# GIVEN TASK:
Print verbatim the lines of the entries from the one containing "What distance from the observer" to the last, inclusive, and no others.

---------- INPUT RECORDS ----------

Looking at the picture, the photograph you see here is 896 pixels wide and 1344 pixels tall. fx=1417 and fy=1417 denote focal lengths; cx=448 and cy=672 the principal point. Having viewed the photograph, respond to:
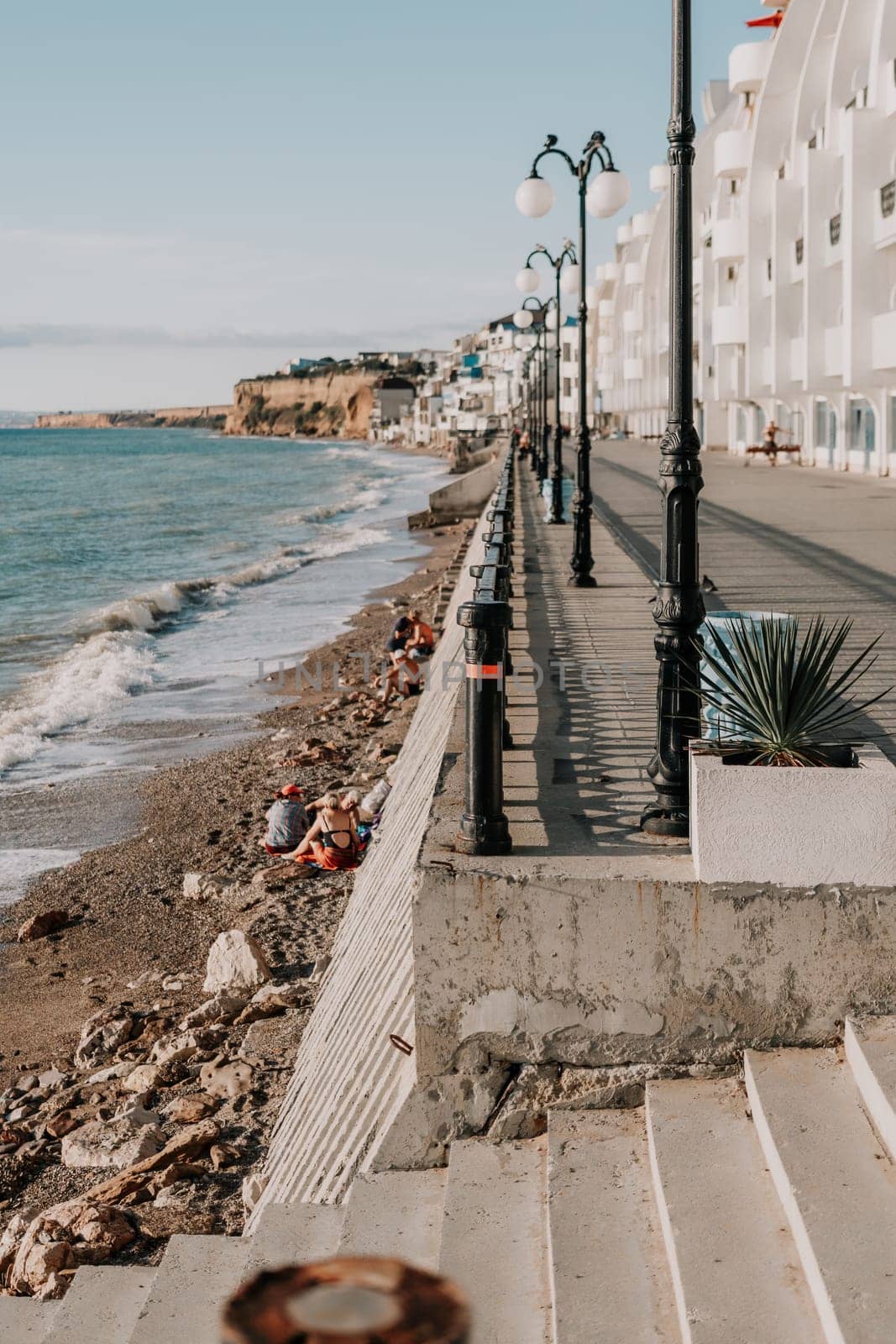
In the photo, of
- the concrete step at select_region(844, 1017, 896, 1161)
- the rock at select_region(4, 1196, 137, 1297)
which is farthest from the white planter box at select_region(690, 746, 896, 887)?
the rock at select_region(4, 1196, 137, 1297)

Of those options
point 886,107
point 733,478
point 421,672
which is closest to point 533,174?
point 421,672

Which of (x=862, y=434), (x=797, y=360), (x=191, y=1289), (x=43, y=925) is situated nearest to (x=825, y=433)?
(x=797, y=360)

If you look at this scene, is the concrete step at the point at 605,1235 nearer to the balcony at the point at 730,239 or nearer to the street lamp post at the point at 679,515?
the street lamp post at the point at 679,515

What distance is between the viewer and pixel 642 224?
261 feet

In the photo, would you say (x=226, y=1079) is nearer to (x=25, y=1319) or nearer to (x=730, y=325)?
(x=25, y=1319)

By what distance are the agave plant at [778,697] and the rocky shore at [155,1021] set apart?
9.02 feet

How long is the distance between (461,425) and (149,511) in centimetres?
8406

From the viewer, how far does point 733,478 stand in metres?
36.2

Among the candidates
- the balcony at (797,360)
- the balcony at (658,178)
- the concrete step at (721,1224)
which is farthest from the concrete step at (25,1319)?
the balcony at (658,178)

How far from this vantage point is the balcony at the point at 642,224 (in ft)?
255

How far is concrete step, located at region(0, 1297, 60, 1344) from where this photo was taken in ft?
14.8

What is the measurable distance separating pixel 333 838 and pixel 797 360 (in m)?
33.2

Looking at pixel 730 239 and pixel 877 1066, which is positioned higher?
pixel 730 239

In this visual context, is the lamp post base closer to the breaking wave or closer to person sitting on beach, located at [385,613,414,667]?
the breaking wave
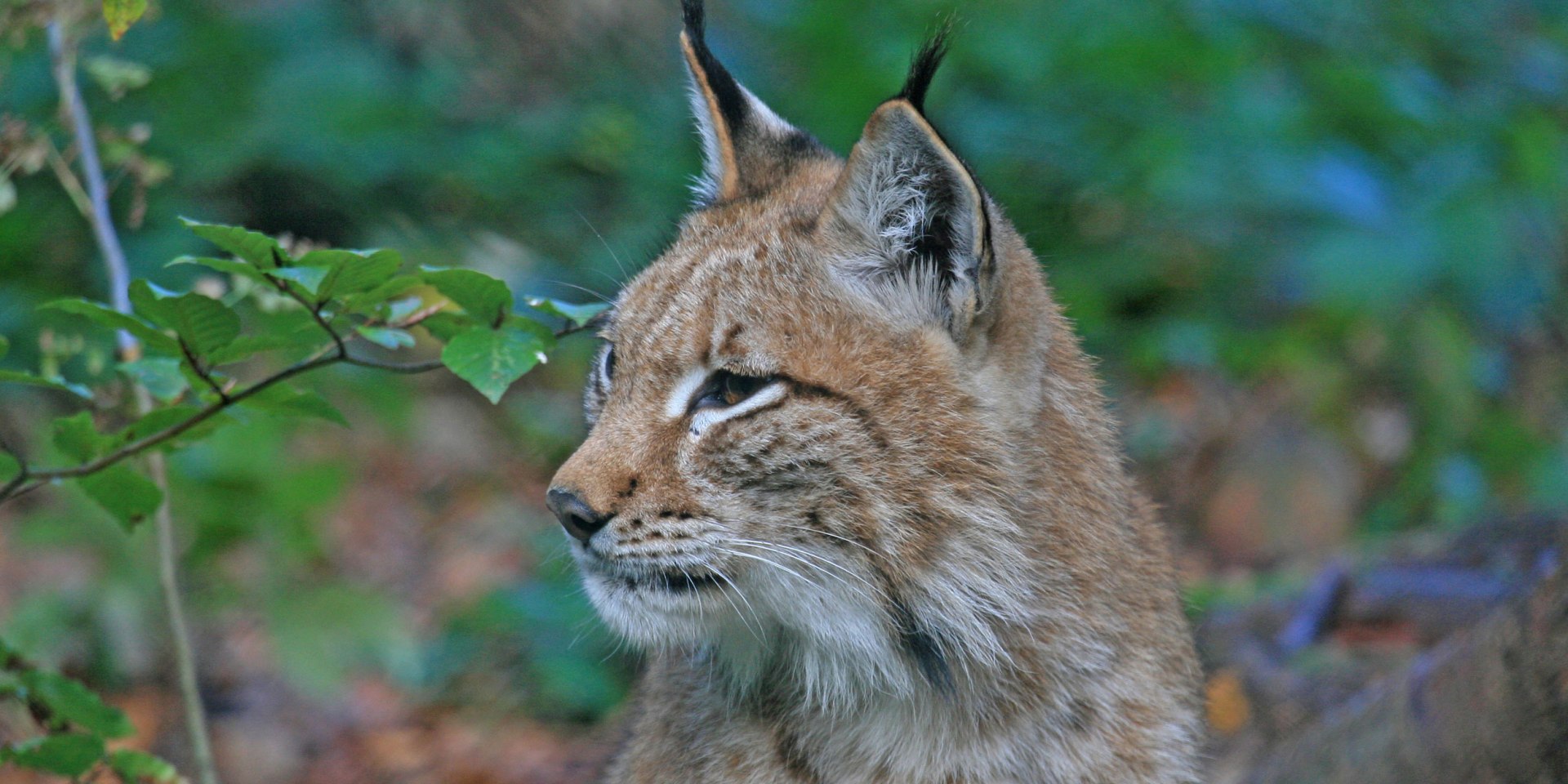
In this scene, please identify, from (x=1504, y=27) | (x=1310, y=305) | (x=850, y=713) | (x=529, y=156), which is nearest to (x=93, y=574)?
(x=529, y=156)

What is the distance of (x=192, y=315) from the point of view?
2777 mm

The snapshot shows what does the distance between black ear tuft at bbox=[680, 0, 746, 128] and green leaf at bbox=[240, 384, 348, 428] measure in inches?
50.3

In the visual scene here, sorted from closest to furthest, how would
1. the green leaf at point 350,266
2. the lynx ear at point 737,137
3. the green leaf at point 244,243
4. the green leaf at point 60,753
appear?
1. the green leaf at point 244,243
2. the green leaf at point 350,266
3. the green leaf at point 60,753
4. the lynx ear at point 737,137

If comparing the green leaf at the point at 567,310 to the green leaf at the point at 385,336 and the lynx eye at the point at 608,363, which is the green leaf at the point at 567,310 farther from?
the green leaf at the point at 385,336

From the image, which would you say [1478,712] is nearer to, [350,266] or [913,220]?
[913,220]

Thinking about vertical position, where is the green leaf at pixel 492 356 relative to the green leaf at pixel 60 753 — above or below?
above

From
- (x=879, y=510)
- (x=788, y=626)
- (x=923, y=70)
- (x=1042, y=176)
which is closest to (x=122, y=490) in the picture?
(x=788, y=626)

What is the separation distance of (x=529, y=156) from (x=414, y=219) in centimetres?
73

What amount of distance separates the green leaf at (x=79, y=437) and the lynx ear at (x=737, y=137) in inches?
65.2

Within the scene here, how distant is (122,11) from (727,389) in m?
1.42

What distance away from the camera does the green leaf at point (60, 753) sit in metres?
3.04

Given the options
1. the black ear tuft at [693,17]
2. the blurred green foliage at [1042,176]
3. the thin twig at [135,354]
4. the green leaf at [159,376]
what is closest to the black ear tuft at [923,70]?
the black ear tuft at [693,17]

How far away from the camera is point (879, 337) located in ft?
10.2

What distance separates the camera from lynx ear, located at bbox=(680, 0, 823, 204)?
12.1 feet
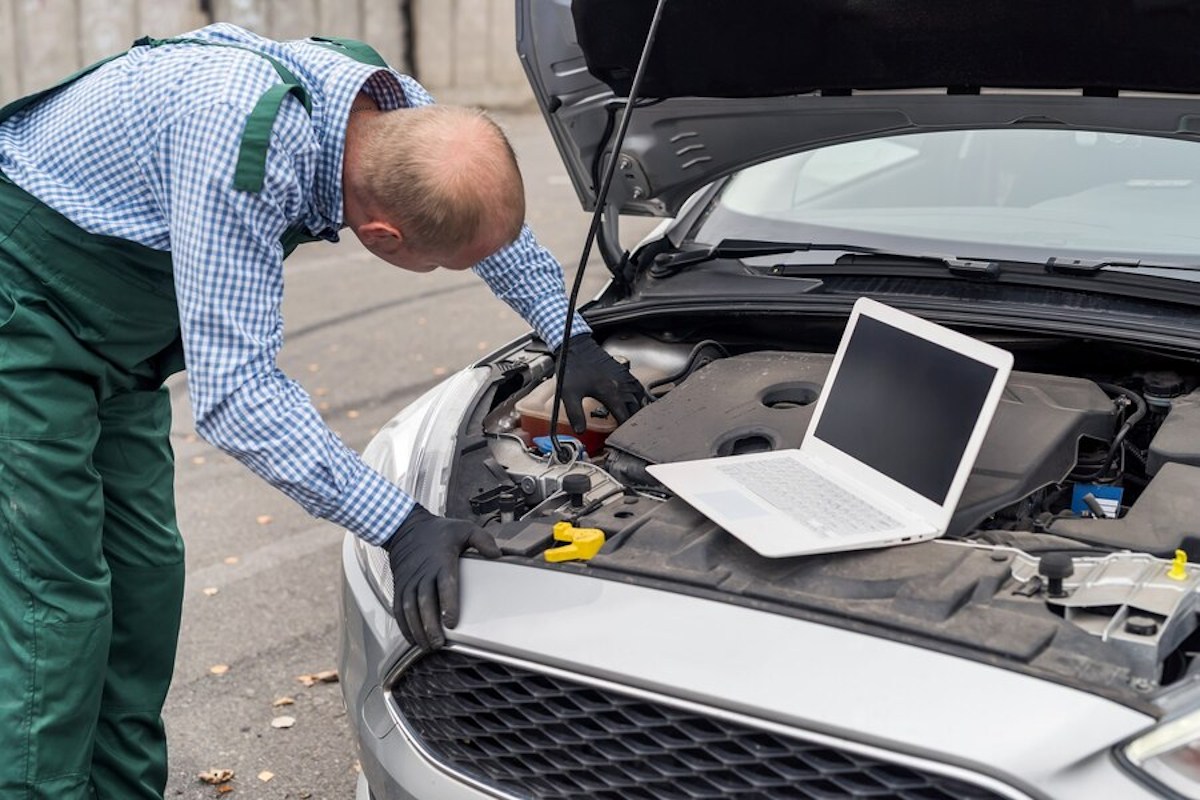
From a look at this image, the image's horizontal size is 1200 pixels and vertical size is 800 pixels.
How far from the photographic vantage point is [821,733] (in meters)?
1.63

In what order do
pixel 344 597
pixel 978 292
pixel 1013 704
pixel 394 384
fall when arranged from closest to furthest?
pixel 1013 704 < pixel 344 597 < pixel 978 292 < pixel 394 384

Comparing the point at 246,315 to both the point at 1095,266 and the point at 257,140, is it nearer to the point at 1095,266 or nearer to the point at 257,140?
the point at 257,140

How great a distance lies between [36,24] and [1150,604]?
9.03m

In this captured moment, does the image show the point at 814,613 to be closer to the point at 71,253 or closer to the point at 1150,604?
the point at 1150,604

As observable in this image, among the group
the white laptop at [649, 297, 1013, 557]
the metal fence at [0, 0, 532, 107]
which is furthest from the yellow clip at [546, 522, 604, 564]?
the metal fence at [0, 0, 532, 107]

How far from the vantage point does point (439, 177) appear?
2.03 metres

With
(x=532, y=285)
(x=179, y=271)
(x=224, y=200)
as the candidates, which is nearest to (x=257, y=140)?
(x=224, y=200)

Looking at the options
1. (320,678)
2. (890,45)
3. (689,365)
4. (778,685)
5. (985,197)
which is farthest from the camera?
(320,678)

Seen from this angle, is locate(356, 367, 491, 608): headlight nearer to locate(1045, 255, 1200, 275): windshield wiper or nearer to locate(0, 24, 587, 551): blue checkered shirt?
locate(0, 24, 587, 551): blue checkered shirt

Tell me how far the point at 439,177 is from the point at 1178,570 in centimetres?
122

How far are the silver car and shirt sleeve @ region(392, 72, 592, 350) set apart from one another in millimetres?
100

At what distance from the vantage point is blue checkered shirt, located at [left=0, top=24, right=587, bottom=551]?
198 cm

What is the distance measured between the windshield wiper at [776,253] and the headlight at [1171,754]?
1311mm

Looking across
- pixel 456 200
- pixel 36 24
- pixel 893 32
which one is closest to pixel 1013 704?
pixel 456 200
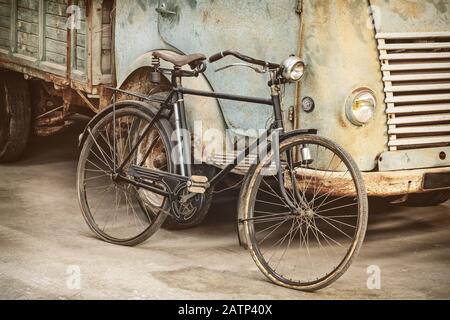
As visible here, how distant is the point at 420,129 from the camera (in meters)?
6.26

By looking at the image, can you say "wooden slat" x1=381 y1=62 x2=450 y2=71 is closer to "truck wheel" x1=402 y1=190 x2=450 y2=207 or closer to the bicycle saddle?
the bicycle saddle

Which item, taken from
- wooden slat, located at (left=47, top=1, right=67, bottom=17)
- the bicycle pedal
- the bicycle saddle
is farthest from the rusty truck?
wooden slat, located at (left=47, top=1, right=67, bottom=17)

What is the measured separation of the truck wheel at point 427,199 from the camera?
25.4ft

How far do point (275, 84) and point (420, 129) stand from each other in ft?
3.64

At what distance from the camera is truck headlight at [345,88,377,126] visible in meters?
6.10

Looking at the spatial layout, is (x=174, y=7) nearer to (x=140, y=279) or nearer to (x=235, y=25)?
(x=235, y=25)

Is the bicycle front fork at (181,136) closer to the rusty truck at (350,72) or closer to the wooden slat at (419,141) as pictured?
the rusty truck at (350,72)

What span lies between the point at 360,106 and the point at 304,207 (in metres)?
0.81

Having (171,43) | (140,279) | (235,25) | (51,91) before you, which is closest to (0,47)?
(51,91)

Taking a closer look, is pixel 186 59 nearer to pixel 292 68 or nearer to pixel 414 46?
pixel 292 68

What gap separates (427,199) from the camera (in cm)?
778

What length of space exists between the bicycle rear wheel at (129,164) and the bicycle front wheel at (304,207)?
0.73 meters

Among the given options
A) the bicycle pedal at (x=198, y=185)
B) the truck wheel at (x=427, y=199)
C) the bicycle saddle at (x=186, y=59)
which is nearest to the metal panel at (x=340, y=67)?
the bicycle saddle at (x=186, y=59)
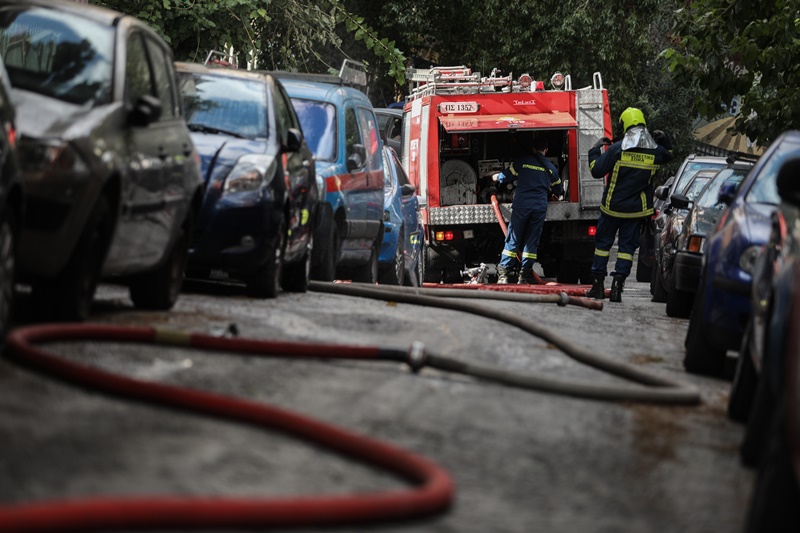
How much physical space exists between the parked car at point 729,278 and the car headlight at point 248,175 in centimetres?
321

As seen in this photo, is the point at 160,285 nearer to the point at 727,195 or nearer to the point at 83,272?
the point at 83,272

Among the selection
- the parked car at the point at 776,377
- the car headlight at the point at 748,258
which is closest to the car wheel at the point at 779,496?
the parked car at the point at 776,377

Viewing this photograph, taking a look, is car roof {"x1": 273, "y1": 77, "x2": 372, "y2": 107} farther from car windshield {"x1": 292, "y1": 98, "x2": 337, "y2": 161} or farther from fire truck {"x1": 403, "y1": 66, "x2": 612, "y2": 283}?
fire truck {"x1": 403, "y1": 66, "x2": 612, "y2": 283}

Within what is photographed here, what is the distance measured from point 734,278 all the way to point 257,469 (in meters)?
4.44

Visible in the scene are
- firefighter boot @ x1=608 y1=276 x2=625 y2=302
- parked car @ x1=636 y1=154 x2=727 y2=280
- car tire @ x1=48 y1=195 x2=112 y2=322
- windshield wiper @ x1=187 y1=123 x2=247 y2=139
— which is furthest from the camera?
parked car @ x1=636 y1=154 x2=727 y2=280

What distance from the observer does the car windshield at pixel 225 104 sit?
12.2 meters

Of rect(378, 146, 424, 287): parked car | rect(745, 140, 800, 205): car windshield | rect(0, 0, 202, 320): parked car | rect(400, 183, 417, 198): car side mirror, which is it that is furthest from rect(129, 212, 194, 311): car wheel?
rect(400, 183, 417, 198): car side mirror

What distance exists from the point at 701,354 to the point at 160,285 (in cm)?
313

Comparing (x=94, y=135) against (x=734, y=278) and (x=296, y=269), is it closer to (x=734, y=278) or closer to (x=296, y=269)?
(x=734, y=278)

----------

# THE REPLY:
What distance from the observer does the car windshield at pixel 225 104 sit?
12.2 meters

Of rect(378, 146, 424, 287): parked car | rect(745, 140, 800, 205): car windshield | rect(0, 0, 202, 320): parked car | rect(400, 183, 417, 198): car side mirror, which is it that is furthest from rect(129, 212, 194, 311): car wheel?
rect(400, 183, 417, 198): car side mirror

What distance exists from the point at 701,354 to the point at 160,285 (in cm)?
313

Comparing (x=94, y=135) against (x=734, y=278) and (x=296, y=269), is it closer to (x=734, y=278) or closer to (x=296, y=269)?
(x=734, y=278)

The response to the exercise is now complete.